The framework brings key agencies together to chart a path to do the following:
- Increase convenience by implementing system-level and design solutions. This means, in part, making communities more walkable and building more housing near the places where people need to go.
- Improve efficiency through mode shift and more efficient vehicles. This includes making public transportation work better and become more relevant.
- Transition to clean options by deploying zero-emission vehicles. Electrification of everything.
The blueprint suggests, correctly, that status-quo transportation policy costs people money, time, and freedom that they could potentially have back. And it shows a way forward that is about making people’s lives better through more mobility options, especially those who transportation to date has left out.
It also agrees with the findings of IPCC and others in asserting that decarbonization through transportation requires a set of solutions—in particular, mobility and electrification—that need to work together. And hence, a commitment to transportation decarbonization means advocacy for any one solution requires being thoughtful about the wider strategy.

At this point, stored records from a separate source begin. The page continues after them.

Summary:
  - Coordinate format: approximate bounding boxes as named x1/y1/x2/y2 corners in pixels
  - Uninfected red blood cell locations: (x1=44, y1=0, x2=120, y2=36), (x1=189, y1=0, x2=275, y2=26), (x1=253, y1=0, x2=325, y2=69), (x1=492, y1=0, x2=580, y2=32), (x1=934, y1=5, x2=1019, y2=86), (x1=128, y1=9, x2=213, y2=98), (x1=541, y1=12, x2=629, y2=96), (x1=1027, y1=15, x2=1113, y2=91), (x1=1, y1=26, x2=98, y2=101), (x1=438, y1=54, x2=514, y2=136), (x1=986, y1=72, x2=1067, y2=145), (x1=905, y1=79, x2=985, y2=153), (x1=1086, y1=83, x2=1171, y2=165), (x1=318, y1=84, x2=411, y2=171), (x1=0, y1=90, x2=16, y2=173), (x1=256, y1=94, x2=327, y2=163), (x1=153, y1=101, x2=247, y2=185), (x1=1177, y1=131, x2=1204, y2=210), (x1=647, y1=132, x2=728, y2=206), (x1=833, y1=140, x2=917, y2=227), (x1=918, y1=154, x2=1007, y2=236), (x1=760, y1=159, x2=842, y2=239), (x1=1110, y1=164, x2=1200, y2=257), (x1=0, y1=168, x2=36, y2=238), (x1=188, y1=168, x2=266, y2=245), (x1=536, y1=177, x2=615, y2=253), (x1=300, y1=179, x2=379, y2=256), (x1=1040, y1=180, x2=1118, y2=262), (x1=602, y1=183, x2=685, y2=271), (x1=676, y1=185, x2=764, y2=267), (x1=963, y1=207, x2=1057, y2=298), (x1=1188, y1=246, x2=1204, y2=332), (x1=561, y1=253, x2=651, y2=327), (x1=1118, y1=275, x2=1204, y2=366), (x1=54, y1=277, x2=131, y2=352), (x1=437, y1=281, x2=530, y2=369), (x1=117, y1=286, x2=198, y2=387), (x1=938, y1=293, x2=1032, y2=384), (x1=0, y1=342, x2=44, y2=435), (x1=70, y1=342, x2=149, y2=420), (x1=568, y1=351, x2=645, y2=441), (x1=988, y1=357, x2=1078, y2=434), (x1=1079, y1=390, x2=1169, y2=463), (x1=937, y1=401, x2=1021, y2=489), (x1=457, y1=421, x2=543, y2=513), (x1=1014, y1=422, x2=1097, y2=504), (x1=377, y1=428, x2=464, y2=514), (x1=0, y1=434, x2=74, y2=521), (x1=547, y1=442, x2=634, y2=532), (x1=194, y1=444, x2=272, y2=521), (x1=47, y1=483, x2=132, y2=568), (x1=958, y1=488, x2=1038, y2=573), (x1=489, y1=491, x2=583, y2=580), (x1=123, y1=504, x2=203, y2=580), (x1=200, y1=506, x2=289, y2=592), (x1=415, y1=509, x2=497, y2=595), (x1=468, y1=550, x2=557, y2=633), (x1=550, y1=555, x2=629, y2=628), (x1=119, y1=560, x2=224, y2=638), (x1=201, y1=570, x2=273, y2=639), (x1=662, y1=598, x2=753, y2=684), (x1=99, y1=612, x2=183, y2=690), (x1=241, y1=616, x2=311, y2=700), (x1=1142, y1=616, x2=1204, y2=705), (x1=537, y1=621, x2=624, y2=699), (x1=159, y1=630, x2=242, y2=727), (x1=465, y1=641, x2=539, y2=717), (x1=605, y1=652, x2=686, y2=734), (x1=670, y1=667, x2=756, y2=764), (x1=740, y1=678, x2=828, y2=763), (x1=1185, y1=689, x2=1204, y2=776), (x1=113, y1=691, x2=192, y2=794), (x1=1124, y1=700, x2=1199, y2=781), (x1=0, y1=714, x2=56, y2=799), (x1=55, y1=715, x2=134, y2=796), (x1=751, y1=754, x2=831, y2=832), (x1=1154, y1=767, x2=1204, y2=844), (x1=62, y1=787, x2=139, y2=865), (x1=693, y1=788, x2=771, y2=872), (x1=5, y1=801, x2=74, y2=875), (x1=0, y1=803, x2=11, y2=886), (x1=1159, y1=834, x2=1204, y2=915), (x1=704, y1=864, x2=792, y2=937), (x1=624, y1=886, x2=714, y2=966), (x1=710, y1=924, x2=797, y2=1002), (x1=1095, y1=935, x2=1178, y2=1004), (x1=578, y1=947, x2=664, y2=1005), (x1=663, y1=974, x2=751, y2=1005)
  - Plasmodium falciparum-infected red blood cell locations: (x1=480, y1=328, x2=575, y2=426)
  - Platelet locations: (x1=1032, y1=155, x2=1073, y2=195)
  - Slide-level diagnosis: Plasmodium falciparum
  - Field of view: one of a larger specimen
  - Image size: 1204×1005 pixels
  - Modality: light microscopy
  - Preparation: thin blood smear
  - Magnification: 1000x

The framework needs funding, which theoretically could come in part from current subsidies that prop up car dependence and work against the many opportunities to create abundance through transportation highlighted in the blueprint. It also needs reciprocity from states, municipalities, and elsewhere.
With the new Blueprint for Transportation Decarbonization, leaders who want a modern way to structure investments for transportation climate action have a good framework translated for the U.S. to support and build with.